2. If this Court concludes that it continues to have jurisdiction over Anderson's petition, what is the proper remedy if the BOP miscalculated the date Anderson became eligible to begin earning ETCs?
3. If this Court concludes that jurisdiction no longer exists, can Anderson's § 2241 petition be transferred to the United States District Court for the District of Nevada, or any other federal district court that has jurisdiction over his current custodian?
It is further
ORDERED that the Clerk of Court's Office mail a copy of this Order to Kareen Anderson's last known address on record and mail a copy to the United States Probation Office, District of Nevada, Foley Federal Building and U.S. Courthouse, 300 Las Vegas Blvd South, Suite 1200, Las Vegas, NV 89101.

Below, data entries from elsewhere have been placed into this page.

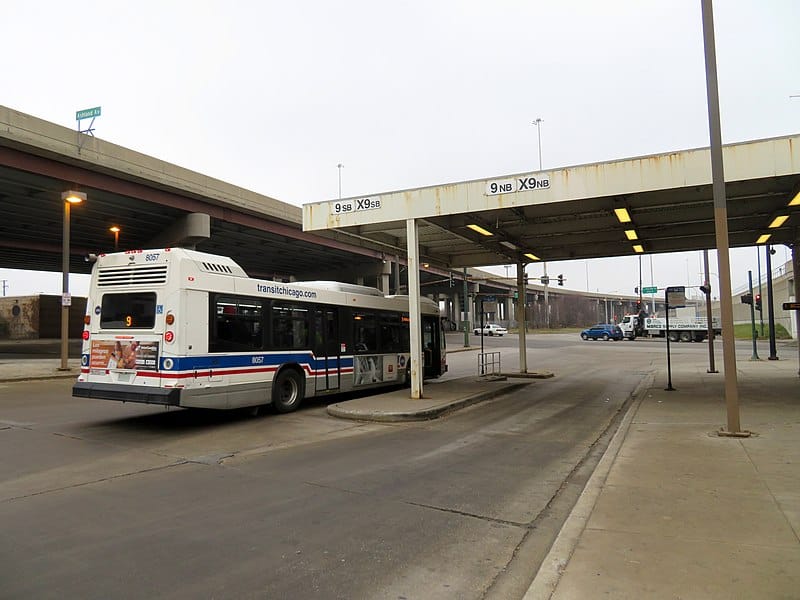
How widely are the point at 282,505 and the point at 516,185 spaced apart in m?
9.03

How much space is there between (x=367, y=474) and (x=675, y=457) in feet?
13.4

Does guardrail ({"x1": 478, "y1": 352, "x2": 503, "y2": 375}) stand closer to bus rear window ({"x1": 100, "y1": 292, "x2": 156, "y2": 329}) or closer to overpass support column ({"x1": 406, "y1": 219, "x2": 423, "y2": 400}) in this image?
overpass support column ({"x1": 406, "y1": 219, "x2": 423, "y2": 400})

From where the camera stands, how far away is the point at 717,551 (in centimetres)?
417

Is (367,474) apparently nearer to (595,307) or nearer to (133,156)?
Answer: (133,156)

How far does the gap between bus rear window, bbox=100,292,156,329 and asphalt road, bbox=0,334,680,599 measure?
6.36 ft

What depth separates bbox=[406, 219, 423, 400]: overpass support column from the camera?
13597 mm

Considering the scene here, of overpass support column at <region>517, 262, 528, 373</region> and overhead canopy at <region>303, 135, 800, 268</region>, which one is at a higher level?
overhead canopy at <region>303, 135, 800, 268</region>

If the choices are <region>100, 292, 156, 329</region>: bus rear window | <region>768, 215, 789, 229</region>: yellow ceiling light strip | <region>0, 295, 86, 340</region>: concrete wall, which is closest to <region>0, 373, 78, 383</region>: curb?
<region>100, 292, 156, 329</region>: bus rear window

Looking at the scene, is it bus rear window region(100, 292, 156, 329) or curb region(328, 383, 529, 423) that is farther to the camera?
curb region(328, 383, 529, 423)

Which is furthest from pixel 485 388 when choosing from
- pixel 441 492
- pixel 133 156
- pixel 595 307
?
pixel 595 307

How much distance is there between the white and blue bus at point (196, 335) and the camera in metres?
9.66

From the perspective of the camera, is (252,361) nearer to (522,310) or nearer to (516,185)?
(516,185)

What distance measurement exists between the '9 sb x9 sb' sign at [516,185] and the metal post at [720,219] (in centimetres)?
392

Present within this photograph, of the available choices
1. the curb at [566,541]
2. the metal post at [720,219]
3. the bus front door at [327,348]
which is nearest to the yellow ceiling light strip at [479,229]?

Early in his case, Anderson was notified of his obligation to keep this Court apprised of any future change in address. Doc. 3 (“The plaintiff must keep the Court informed if the plaintiff s address changes. If the Court is not kept informed and multiple items are returned as undelivered, the plaintiff's case may be dismissed without prejudice for failure to prosecute.”). If Anderson has in fact been released from FPC Yankton, he has not yet updated his address. If his address has changed, Anderson should provide an updated address to the Clerk of Court's Office for the District of South Dakota, Southern Division, so he does not risk dismissal of his petition for failing to prosecute.